# [Exercise directions]
In the entries below, find the lines that contain the word "space" and copy them.

# [Records supplied]

::::::::::

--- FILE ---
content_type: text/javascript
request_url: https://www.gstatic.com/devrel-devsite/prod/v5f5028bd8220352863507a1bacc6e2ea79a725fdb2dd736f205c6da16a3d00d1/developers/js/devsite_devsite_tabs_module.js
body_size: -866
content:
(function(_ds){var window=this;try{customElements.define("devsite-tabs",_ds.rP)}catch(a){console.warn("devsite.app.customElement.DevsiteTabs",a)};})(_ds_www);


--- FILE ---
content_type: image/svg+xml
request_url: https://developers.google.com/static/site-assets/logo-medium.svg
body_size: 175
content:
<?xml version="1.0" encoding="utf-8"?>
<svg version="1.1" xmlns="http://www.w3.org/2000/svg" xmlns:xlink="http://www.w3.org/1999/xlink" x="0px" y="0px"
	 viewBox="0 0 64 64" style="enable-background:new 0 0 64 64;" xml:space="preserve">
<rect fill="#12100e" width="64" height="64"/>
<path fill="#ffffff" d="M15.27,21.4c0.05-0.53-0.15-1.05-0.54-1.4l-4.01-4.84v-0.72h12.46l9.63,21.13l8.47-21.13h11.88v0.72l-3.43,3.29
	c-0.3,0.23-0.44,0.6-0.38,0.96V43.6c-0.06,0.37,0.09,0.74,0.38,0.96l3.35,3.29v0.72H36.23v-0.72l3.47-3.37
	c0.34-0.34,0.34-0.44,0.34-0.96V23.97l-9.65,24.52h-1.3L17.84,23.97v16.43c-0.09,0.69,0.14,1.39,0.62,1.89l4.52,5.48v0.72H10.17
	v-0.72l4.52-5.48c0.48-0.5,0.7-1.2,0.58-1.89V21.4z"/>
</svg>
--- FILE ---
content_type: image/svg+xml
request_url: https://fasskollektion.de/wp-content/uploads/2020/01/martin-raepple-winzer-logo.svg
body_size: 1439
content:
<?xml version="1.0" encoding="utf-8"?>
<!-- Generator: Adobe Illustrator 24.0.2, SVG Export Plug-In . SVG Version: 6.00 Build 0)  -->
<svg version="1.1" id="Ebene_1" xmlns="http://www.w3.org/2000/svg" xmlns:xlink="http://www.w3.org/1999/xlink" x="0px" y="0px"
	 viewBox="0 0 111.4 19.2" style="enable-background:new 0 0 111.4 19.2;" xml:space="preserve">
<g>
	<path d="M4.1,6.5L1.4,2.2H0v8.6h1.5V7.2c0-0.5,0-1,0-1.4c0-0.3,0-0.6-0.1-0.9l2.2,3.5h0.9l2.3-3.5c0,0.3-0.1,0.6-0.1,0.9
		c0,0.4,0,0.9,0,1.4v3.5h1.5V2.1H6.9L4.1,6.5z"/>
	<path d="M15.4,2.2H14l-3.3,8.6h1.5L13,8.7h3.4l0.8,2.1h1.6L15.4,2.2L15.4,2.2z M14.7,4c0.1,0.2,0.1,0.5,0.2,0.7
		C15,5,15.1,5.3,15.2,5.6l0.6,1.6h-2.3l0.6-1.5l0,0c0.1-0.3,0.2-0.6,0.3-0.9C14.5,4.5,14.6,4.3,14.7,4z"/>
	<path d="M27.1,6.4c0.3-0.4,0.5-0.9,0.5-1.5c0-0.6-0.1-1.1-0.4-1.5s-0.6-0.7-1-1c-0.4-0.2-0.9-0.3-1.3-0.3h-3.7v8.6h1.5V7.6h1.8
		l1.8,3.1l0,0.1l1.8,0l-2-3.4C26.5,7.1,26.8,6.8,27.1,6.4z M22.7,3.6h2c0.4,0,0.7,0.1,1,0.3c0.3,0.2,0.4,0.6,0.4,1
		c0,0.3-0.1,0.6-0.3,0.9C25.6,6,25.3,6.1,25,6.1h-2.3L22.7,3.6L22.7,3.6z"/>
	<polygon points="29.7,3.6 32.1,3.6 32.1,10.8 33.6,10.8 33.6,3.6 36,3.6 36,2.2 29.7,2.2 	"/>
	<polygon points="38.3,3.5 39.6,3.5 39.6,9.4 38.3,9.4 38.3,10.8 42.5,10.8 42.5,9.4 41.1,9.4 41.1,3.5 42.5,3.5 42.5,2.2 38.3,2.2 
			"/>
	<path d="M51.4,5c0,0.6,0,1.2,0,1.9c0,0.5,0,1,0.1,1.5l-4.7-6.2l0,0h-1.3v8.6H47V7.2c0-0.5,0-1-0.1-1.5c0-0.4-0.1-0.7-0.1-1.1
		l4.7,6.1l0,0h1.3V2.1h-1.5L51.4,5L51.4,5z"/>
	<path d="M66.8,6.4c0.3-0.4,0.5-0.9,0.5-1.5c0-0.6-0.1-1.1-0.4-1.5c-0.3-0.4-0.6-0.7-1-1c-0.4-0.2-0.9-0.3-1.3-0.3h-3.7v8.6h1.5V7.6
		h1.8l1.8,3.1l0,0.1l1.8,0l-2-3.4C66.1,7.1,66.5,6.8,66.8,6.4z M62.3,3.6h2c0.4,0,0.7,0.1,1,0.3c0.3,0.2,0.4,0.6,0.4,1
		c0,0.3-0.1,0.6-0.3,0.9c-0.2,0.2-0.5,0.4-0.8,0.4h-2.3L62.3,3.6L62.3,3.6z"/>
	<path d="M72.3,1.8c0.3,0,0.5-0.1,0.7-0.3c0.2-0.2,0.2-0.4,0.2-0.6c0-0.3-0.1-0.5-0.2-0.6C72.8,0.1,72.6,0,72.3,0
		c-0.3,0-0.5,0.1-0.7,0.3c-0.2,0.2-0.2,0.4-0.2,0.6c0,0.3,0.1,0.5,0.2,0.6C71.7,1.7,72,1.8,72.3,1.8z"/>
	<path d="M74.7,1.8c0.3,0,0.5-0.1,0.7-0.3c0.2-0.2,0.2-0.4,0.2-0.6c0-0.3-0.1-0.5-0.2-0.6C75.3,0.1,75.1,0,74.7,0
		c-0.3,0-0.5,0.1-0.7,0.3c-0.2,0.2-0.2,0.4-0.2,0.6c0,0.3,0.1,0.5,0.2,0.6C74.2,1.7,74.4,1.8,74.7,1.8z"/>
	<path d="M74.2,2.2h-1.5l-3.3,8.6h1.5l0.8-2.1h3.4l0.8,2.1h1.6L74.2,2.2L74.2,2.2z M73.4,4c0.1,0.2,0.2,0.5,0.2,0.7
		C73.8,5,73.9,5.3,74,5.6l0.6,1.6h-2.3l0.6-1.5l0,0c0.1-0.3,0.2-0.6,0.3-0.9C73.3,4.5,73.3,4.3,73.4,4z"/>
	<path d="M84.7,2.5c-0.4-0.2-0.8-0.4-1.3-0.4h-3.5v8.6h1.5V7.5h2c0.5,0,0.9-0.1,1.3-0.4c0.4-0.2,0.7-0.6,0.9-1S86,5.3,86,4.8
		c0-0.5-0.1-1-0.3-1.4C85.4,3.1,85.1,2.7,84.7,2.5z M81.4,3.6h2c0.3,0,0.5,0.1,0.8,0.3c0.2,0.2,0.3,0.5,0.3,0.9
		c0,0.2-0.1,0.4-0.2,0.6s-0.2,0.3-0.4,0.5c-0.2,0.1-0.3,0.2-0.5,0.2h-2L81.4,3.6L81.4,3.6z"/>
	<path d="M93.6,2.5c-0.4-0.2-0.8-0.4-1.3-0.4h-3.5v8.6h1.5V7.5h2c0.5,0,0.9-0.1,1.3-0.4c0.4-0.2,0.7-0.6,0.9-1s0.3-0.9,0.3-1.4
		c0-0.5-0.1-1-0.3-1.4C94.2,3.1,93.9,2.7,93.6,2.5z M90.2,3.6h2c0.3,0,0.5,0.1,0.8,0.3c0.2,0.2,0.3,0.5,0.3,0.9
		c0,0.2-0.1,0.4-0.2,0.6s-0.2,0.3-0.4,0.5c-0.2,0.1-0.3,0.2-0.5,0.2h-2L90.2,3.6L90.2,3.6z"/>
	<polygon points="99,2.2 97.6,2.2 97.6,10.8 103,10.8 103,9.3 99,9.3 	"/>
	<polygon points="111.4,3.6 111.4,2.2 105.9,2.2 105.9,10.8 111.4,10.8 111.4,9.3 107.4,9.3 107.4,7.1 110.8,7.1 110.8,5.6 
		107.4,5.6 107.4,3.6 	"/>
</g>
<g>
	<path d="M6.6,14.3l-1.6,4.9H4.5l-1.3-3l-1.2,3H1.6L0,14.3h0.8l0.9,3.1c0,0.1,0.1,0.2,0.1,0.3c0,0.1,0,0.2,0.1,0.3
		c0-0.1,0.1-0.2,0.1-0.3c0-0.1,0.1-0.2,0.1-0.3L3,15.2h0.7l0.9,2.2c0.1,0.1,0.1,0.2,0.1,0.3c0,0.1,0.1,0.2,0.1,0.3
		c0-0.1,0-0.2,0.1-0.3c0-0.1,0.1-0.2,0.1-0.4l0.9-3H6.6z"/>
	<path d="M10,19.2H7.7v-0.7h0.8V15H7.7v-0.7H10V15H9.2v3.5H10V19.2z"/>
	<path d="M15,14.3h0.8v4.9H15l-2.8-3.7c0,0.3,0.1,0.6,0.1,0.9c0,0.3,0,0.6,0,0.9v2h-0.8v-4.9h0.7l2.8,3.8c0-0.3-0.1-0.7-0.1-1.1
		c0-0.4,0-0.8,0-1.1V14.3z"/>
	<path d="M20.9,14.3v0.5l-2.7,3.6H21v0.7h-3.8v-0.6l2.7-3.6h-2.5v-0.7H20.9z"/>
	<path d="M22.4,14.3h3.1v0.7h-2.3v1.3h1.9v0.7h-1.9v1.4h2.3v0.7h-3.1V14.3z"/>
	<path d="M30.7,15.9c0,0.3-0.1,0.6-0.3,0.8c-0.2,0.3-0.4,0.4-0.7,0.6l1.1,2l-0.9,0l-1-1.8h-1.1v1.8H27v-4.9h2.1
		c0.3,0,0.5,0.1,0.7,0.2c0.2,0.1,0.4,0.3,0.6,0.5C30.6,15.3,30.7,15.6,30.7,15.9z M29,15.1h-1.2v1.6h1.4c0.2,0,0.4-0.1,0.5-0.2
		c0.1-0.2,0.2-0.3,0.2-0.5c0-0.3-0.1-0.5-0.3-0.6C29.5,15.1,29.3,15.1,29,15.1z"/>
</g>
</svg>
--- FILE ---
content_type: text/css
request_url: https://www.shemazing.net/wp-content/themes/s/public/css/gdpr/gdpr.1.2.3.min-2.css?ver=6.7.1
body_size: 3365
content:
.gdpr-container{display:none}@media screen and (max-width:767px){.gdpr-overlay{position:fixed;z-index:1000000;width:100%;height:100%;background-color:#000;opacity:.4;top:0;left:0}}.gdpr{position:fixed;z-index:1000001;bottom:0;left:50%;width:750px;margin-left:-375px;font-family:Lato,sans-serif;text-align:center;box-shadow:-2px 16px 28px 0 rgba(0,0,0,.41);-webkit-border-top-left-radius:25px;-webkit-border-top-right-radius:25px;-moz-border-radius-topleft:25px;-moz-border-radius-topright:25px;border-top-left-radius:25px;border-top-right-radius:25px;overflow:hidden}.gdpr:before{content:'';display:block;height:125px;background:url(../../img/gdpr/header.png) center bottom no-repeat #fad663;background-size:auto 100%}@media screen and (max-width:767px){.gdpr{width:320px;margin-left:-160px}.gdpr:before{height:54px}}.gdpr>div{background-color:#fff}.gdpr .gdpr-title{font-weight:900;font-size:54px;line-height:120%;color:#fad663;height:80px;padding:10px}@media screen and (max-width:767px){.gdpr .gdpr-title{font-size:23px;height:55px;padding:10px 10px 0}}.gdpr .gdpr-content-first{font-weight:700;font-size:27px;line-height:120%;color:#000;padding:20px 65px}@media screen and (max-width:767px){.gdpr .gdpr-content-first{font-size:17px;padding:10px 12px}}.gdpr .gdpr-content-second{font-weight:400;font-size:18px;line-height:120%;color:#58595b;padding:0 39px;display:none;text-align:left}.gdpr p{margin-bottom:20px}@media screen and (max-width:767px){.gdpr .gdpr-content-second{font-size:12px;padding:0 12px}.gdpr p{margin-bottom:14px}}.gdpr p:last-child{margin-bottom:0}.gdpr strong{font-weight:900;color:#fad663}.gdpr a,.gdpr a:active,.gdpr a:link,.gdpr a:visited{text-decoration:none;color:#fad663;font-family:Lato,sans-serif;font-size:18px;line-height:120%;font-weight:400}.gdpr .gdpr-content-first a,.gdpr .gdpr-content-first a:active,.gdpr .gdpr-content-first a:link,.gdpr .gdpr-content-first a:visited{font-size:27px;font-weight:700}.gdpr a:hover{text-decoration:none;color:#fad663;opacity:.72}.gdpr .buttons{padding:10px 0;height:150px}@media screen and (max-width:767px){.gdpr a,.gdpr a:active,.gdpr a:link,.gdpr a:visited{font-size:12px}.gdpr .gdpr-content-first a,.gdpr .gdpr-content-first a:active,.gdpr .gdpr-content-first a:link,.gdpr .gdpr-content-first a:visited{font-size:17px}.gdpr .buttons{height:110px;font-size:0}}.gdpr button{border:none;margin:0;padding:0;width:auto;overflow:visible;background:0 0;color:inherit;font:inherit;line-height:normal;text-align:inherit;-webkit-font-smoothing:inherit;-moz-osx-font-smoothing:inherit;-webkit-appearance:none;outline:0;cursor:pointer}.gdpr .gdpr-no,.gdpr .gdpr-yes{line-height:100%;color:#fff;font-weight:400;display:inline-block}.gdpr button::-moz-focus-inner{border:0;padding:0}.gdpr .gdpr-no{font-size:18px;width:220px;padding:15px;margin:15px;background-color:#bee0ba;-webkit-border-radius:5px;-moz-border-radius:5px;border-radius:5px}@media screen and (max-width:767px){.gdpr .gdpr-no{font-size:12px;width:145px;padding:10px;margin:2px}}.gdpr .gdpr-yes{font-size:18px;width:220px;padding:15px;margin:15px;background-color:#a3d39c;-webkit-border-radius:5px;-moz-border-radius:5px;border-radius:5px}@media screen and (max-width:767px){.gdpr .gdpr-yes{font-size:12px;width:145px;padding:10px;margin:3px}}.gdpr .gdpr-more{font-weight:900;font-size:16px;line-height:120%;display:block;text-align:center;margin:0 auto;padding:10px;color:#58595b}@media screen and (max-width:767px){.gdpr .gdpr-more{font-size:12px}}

::::::::::

# [Answer to the problem]
	 viewBox="0 0 64 64" style="enable-background:new 0 0 64 64;" xml:space="preserve">
	 viewBox="0 0 111.4 19.2" style="enable-background:new 0 0 111.4 19.2;" xml:space="preserve">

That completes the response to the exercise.